If the cap fits.

The Identity Cards Bill passed its second reading with a majority of 31 and, unsurprising, the Government have moved a programme motion – otherwise called a ‘guillotine’ – restricting debate at the committee stage of the Bill to 19th July and leaving no time for either the Public Accounts Committee or Home Affairs Select Committee to examine the detailed costs of the Bill.

Translation – Rush job with as little time for debate/scrutiny as they can get away with.

Better still, Charles Clarke has announced that he will cap the cost of ID cards to the public, although he won’t say to how much at this stage.

How? How will he do that given the Government’s track record on delays and cost overruns on large scale IT project, where a doubling of costs to get the system working – if it works at all – is not so unusual.

Now I’m no economist – maybe if Tim Worstall pops by then he could critique what follows – but the Home Office’s position is ID cards have to be self-financing. There’s no Treasury bail-out in the offing if it does go pear shaped, at least not right now and possibly not ever as we can take it as read that if the Treasury is not going to put up any money for this system then, privately at least, Gordon Brown is unlikely to be much of supporter.

So with a cap in place, what happens if there is a cost overrun, and a big one. Where, if that happens – and past experience suggests that its more a case of ‘when’ and ‘how much’ than ‘if’ – will the money come from to cover the costs of the system?

After all, if the cost to individuals is capped then, presumably, the only other way to make the system pay is going to be either by –

a. ‘losing’ some of the implementation costs in other budgets by recharging part of the total cost to those Government departments and public sector agencies who make use of identity verification. So if the DWP want to use identity verification on welfare benefits claimants or the NHS want in to ascertain individual ‘entitlements’ to services or even just identify people who ship up in A&E unconscious in order to find their medical records in its own, hugely expensive – and over budget – system, then they have to pay for the equipment and services like any other third party user…

…except that if you lay off the cost that way then you’re taking additional money out of departmental budgets which means that the Treasury either has to give them more money – and raise taxes – or they will have to make cost savings in other areas, which generally means a reduction in services.

OR

b. increase costs to other third party users of the identity verification service, most of whom, like banks, building societies, insurance companies, etc. are in the private sector.

Ah, but now you start taking a few risks.

Price your services too high and the cost to the private sector could limit the uptake of these services. This is basic ‘bottom line’ market economics – business will only pay for a service if the benefits of the service to its business outweigh its costs.

And even if the private sector does pay the increased costs well then the other bottom line in business kicks in- whatever business has to pay gets passed on to us in increased prices so that they recoup their costs.

It doesn’t matter how you slice it, we end up paying the bill – the full bill – for ID cards and the National Identity Register.
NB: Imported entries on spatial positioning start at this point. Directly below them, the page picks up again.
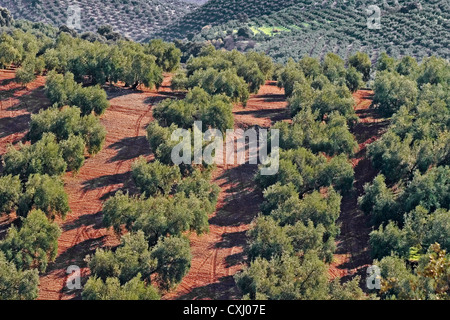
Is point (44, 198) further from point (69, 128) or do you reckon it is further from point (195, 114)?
point (195, 114)

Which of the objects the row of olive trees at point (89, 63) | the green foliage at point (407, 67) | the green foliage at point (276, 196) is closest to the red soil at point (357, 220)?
the green foliage at point (276, 196)

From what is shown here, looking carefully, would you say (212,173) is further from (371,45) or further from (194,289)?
(371,45)

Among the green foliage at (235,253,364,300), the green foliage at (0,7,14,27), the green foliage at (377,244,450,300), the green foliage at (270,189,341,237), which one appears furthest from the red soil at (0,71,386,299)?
the green foliage at (0,7,14,27)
The only thing we don’t know at this stage is either how big that final bill will be and how much of it will it obvious that we’re paying in direct charges as opposed to what we end up paying for indirectly in either increased taxes, reduced services or higher charges when we but goods and services from businesses.

That’s what ‘self-financing’ really means – we, the citizen, pay for everything one way or another…
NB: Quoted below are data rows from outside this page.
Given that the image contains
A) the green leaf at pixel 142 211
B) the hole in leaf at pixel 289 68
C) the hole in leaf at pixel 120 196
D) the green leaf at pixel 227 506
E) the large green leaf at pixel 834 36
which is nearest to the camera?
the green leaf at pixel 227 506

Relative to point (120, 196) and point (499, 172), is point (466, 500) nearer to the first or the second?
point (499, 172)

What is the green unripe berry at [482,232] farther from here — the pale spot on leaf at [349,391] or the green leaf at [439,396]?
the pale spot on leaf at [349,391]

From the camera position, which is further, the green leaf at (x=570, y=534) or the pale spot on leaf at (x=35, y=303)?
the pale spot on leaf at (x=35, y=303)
…and on the basis of a simple ‘back of a fag packet calculation’ using the Home Office’s figures – £6bn split amongst 44 million adults and no concessions, so pretty much about as good as their own figures which look to have been pulled of Charles Clarkes arse for all they reflect the real costs – that comes to around £130-140 per person rising to double or even treble that figure is the LSE is anywhere near close in its estimates.

Assuming everyone pays – which I won’t be – so that’s already an extra £140 that you lot whole support this hideous bill are going to have to find between you for starters – assuming it even works in the first place.